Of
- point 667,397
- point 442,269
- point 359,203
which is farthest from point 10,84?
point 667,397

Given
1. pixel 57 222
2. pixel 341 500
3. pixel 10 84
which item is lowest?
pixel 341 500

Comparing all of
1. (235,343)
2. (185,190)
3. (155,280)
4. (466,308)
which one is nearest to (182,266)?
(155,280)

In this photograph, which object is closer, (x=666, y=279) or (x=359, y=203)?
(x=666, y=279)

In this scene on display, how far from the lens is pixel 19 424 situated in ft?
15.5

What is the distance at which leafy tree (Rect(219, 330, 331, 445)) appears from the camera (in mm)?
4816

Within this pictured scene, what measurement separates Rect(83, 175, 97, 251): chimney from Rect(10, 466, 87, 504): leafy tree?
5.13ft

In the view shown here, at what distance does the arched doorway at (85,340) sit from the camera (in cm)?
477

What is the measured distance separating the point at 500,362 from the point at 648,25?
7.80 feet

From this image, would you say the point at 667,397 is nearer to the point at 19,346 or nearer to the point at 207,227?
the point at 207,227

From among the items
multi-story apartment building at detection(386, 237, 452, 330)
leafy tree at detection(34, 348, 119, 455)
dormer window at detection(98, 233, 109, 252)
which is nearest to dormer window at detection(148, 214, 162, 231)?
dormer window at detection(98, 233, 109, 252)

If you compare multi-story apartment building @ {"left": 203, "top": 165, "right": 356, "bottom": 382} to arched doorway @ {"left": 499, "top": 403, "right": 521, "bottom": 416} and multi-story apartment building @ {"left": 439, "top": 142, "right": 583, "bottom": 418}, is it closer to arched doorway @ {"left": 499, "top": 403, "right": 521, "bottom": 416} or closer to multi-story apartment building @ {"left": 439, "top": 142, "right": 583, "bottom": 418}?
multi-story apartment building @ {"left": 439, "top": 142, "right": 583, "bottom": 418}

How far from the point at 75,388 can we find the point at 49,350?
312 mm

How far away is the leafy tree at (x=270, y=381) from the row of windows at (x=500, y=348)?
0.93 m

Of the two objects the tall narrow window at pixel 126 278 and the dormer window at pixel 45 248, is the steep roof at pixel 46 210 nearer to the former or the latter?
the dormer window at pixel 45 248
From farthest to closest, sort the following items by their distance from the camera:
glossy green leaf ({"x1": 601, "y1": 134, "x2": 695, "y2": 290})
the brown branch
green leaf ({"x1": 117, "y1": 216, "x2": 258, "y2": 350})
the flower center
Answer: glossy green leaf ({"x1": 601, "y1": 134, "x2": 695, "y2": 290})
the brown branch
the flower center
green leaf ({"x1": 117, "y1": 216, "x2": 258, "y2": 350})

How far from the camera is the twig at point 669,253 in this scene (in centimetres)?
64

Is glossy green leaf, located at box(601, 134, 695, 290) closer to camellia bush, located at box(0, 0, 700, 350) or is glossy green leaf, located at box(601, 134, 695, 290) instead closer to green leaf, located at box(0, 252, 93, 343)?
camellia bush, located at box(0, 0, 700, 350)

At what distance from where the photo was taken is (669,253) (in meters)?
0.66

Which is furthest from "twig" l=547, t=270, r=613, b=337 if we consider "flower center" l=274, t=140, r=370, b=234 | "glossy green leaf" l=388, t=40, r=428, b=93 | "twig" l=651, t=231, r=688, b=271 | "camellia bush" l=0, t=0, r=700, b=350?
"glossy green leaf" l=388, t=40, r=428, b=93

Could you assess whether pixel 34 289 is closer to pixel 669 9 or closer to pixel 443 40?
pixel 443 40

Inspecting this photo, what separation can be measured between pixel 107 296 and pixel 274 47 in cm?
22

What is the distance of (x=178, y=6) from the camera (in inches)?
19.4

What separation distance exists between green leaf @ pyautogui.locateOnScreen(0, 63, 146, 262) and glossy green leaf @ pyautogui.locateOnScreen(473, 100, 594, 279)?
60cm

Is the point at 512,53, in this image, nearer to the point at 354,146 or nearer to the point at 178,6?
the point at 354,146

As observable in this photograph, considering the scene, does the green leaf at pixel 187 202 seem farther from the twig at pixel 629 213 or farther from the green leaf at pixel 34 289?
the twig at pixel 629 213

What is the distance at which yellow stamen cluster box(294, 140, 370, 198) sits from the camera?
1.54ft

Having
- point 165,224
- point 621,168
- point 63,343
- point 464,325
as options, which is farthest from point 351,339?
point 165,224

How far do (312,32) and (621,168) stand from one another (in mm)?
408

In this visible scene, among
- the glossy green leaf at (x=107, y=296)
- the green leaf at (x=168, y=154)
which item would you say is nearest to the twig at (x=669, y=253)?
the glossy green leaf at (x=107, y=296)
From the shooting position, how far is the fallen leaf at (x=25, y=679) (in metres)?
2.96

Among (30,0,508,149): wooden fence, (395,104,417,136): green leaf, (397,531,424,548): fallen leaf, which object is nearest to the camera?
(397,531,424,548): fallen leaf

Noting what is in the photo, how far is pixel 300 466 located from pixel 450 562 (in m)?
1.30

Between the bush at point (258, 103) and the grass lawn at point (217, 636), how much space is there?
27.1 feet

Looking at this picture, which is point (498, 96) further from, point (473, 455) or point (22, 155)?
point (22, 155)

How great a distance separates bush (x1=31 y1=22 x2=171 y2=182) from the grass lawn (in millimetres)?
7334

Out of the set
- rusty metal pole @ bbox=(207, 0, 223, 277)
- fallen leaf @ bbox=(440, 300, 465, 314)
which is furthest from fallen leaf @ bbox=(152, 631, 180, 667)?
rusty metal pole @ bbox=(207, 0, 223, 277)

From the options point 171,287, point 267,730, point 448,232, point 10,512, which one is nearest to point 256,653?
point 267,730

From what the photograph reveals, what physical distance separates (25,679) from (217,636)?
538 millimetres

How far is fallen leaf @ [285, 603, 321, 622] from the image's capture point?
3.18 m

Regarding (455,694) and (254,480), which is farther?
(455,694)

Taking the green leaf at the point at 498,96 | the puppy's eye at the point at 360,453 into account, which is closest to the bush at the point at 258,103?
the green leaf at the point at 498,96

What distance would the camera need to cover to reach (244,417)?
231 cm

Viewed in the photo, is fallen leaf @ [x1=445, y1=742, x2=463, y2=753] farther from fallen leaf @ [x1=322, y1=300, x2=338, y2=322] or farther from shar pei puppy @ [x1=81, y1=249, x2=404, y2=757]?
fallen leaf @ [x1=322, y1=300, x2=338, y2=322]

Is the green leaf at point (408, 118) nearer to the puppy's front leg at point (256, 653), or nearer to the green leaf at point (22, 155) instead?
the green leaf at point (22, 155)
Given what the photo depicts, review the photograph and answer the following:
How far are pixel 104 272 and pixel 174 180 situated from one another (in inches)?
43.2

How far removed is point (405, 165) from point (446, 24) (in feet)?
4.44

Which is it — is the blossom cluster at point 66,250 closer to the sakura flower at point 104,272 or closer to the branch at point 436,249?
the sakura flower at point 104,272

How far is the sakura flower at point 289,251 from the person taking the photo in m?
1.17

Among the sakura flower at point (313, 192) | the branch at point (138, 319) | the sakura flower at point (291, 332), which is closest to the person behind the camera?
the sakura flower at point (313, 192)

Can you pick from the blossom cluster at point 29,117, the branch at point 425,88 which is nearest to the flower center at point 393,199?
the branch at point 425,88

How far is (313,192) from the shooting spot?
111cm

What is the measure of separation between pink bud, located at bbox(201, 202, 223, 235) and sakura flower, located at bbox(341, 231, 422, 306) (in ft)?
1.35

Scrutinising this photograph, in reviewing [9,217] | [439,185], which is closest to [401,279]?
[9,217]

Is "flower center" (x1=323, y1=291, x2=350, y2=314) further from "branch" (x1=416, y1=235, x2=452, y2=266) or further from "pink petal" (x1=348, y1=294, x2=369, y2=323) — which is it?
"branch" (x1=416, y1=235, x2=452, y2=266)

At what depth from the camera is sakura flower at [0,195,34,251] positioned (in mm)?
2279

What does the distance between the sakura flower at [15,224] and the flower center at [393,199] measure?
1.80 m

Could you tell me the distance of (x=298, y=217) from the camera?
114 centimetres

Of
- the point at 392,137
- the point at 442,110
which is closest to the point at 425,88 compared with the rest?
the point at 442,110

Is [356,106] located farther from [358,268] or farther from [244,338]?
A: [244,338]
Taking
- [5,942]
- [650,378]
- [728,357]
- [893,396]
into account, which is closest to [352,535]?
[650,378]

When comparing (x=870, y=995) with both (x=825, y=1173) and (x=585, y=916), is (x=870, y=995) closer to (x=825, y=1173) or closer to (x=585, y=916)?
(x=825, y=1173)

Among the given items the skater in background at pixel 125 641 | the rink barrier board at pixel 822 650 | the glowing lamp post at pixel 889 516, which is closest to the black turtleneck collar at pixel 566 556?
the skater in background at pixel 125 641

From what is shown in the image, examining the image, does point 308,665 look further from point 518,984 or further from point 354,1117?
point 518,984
++++++
Task statement =>
Transcribe, without any changes, every line of the entries above, from the line containing "How far is (313,192) from the shooting spot?" through the last line, including both of those lines.

Expected answer =>
How far is (313,192) from the shooting spot?
111cm

What is the measure of separation between pink bud, located at bbox(201, 202, 223, 235) and sakura flower, located at bbox(341, 231, 422, 306) (in ft)?
1.35

Scrutinising this photograph, in reviewing [9,217] | [439,185], which is closest to [401,279]?
[9,217]

Is "flower center" (x1=323, y1=291, x2=350, y2=314) further from "branch" (x1=416, y1=235, x2=452, y2=266) or further from "pink petal" (x1=348, y1=294, x2=369, y2=323) — which is it?
"branch" (x1=416, y1=235, x2=452, y2=266)

At what depth from the camera is sakura flower at [0,195,34,251] positioned (in mm)?
2279

What does the distance between the sakura flower at [15,224] and the flower center at [393,199] measure?
1.80 m

Could you tell me the distance of (x=298, y=217) from the camera?
114 centimetres

Of
- the point at 392,137
- the point at 442,110
which is closest to the point at 425,88 compared with the rest?
the point at 442,110

Is [356,106] located farther from [358,268] or farther from [244,338]?
A: [244,338]
Taking
- [5,942]
- [650,378]
- [728,357]
- [893,396]
into account, which is closest to [352,535]?
[650,378]

When comparing (x=870, y=995) with both (x=825, y=1173) and (x=585, y=916), is (x=870, y=995) closer to (x=825, y=1173) or closer to (x=585, y=916)?
(x=825, y=1173)

Among the given items the skater in background at pixel 125 641 | the rink barrier board at pixel 822 650 | the glowing lamp post at pixel 889 516, which is closest to the black turtleneck collar at pixel 566 556?
the skater in background at pixel 125 641

From what is shown in the image, examining the image, does point 308,665 look further from point 518,984 or further from point 354,1117?
point 518,984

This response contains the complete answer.